_EXERCISE BRIEF:_ Only lines with the word "scientific" are wanted; copy each of them from the listing below.

_TASK MATERIAL:_
------------------------------------

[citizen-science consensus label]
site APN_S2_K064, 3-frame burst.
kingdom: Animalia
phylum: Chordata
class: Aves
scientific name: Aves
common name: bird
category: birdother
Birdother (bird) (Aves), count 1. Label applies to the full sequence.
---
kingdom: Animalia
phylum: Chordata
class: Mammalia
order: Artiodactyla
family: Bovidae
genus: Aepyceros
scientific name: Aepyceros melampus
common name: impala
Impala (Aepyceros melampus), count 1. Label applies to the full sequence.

------------------------------------

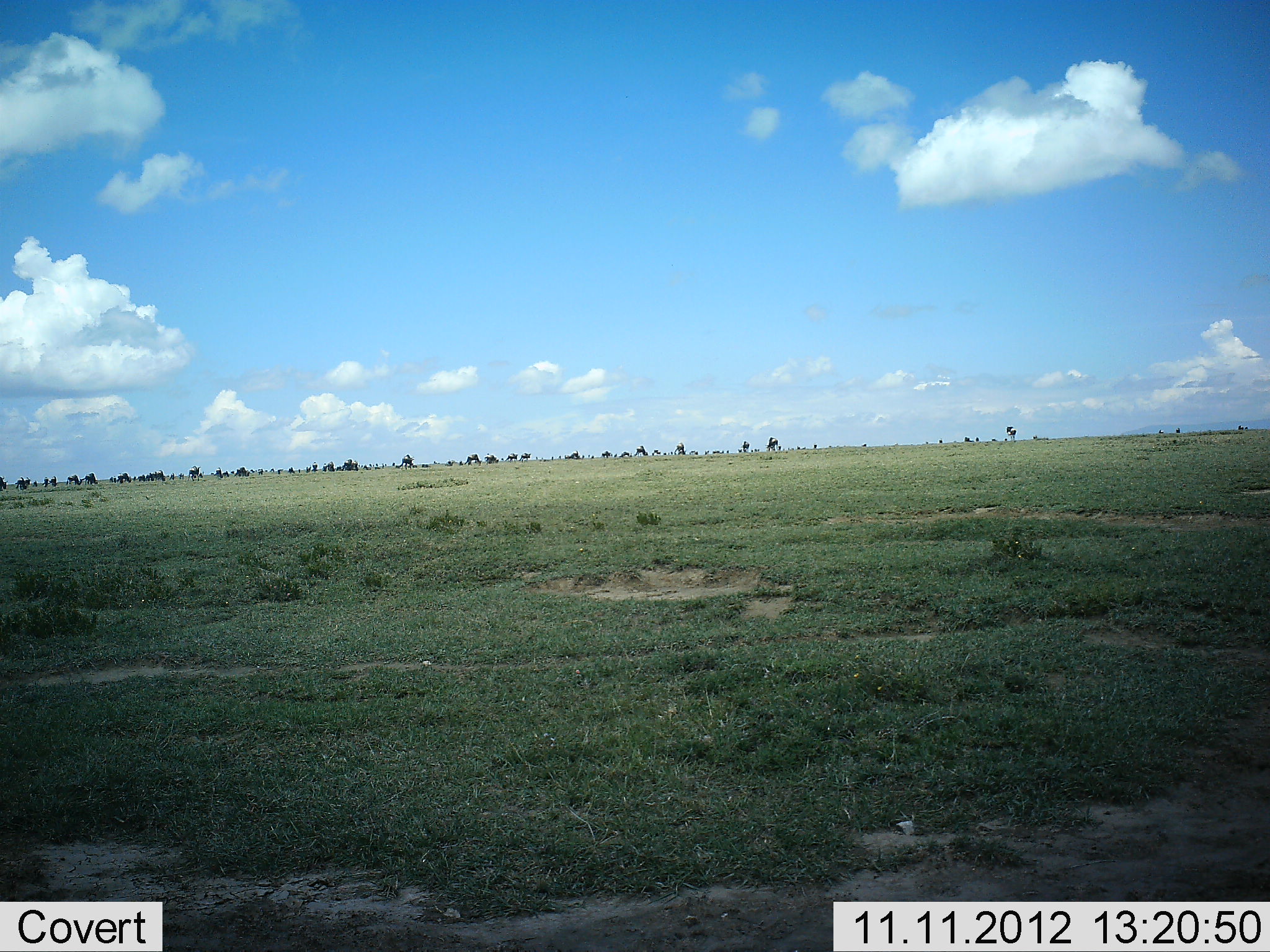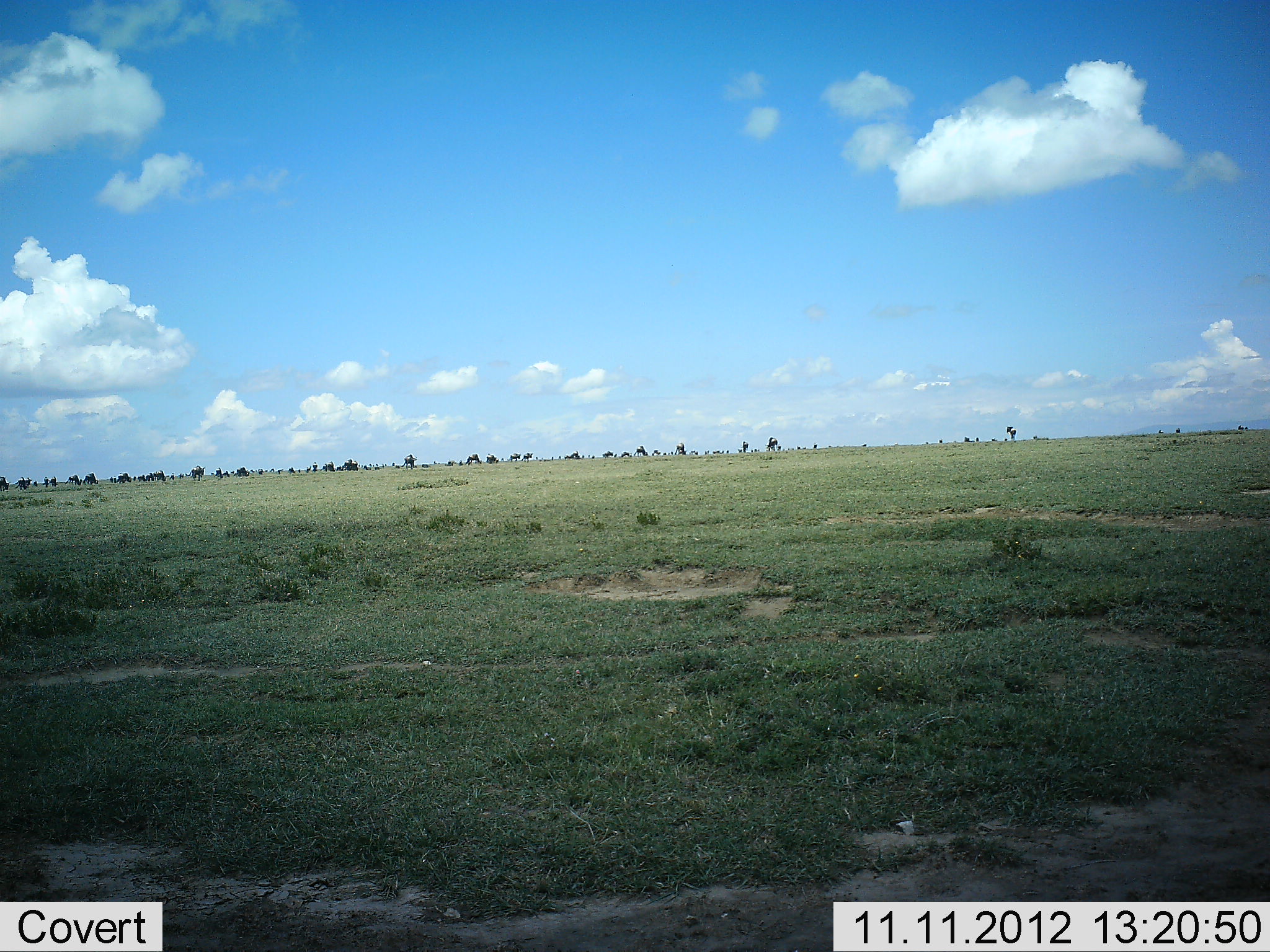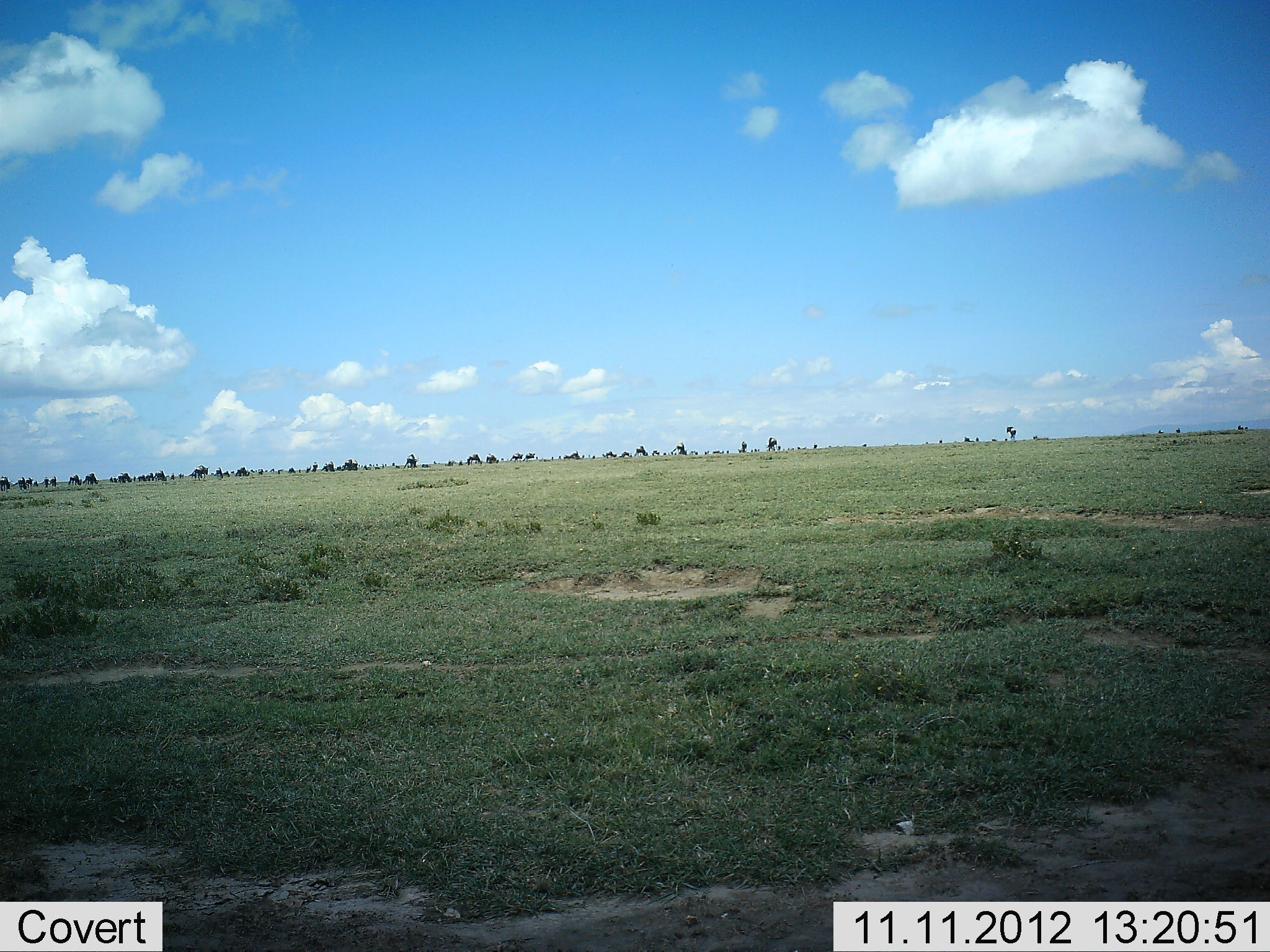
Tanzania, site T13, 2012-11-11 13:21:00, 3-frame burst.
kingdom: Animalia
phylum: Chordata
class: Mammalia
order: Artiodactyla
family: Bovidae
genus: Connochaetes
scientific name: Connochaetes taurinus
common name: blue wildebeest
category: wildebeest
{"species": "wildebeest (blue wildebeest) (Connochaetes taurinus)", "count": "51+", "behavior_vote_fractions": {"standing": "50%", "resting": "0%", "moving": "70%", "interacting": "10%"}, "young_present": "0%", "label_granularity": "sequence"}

------------------------------------

_FINISHED EXERCISE:_
scientific name: Aves
scientific name: Aepyceros melampus
scientific name: Connochaetes taurinus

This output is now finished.